FOR APPELLEE: STEPHAN J. BACZYNSKI, Assistant
United States Attorney, of counsel,
for William J. Hochul, Jr., United
States Attorney for the Western
District of New York, Buffalo, New
York.
*
The Honorable Jed S. Rakoff, United States District
Judge for the Southern District of New York, sitting by
designation.
Appeal from the United States District Court for the
Western District of New York (Larimer, J.).
UPON DUE CONSIDERATION, IT IS HEREBY ORDERED, ADJUDGED,
AND DECREED that the judgment is AFFIRMED.
Defendant-appellant Glenn Harper appeals from a
judgment of the district court entered, after a jury trial, on
June 10, 2009, convicting him of one count of felony possession
of a firearm, in violation of 18 U.S.C. § 922(g)(1), and
sentencing him principally to 327 months' imprisonment.
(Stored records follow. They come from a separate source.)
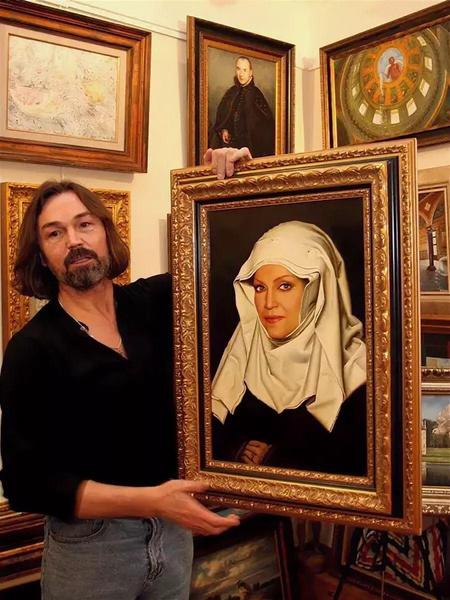 Прежде, чем закончить икону, Никас Степанович намерен спросить благословения у духовника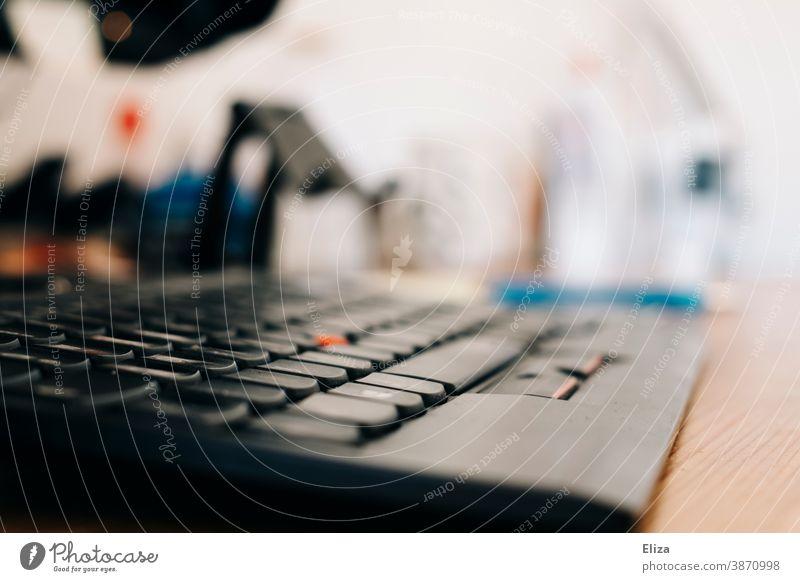 Nahaufnahme einer Computer-Tastatur an einem Arbeitsplatz im Büro Home Office schwarz Schreibtisch Technik & Technologie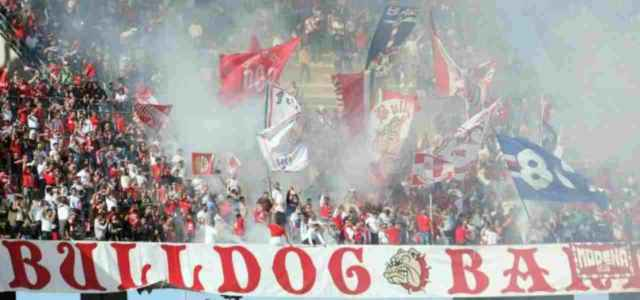 La tifoseria del Bari (foto La Presse)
Harper challenges his conviction primarily on five
grounds. First, he argues that the district court abused its
discretion in admitting evidence that was the product of an
allegedly defective search warrant. Second, he asserts that the
district court erroneously admitted purportedly irrelevant and
unfairly prejudicial evidence about the provenance of the
firearm. Third, Harper contends that the court violated his due
process rights when it treated his absence at a competency
hearing as a knowing and voluntary waiver of his right to be
present. Fourth, he challenges the substance of the court's
determination that he was competent to stand trial. Finally,
Harper argues that he was denied due process when he was required
to wear restraints at trial.
We consider these arguments in turn and assume the
parties' familiarity with the facts and procedural history of the
case as well as the issues presented for review.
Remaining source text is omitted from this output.